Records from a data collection
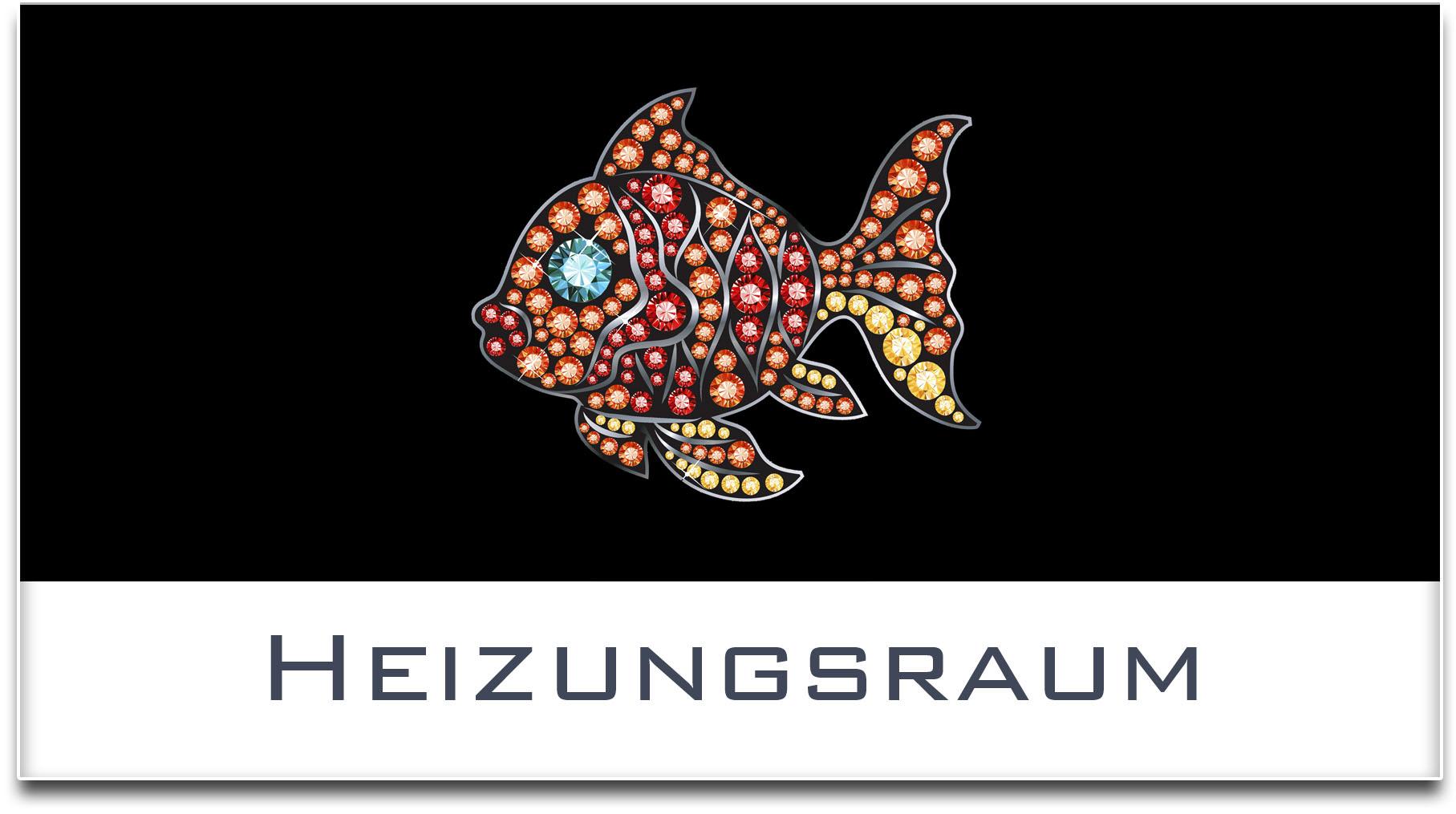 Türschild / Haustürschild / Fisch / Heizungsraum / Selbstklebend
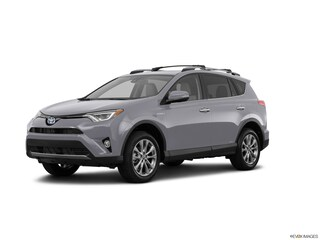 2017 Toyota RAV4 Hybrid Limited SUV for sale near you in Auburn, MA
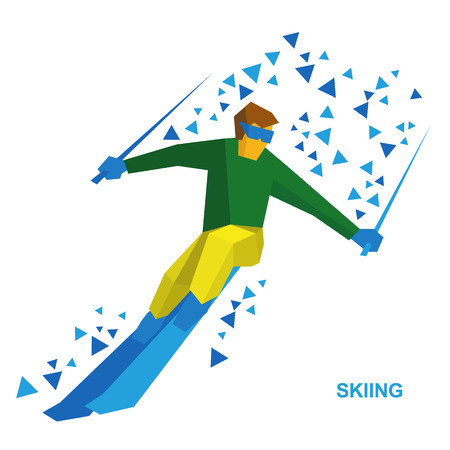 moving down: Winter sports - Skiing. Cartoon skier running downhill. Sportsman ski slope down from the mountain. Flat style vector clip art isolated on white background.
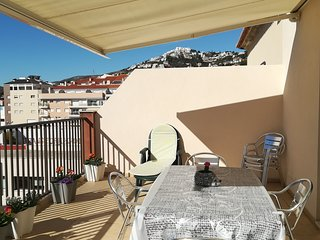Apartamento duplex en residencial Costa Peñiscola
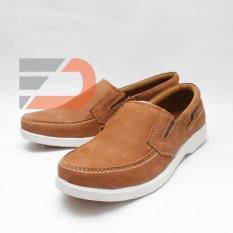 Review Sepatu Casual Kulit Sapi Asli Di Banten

**DIRECTIONS:** Please repeat the lines above from the line containing "Apartamento duplex en" through the final line, both included, exactly as they stand and without pictures.

**SOLUTION TO THE EXERCISE:**
Apartamento duplex en residencial Costa Peñiscola
 Review Sepatu Casual Kulit Sapi Asli Di Banten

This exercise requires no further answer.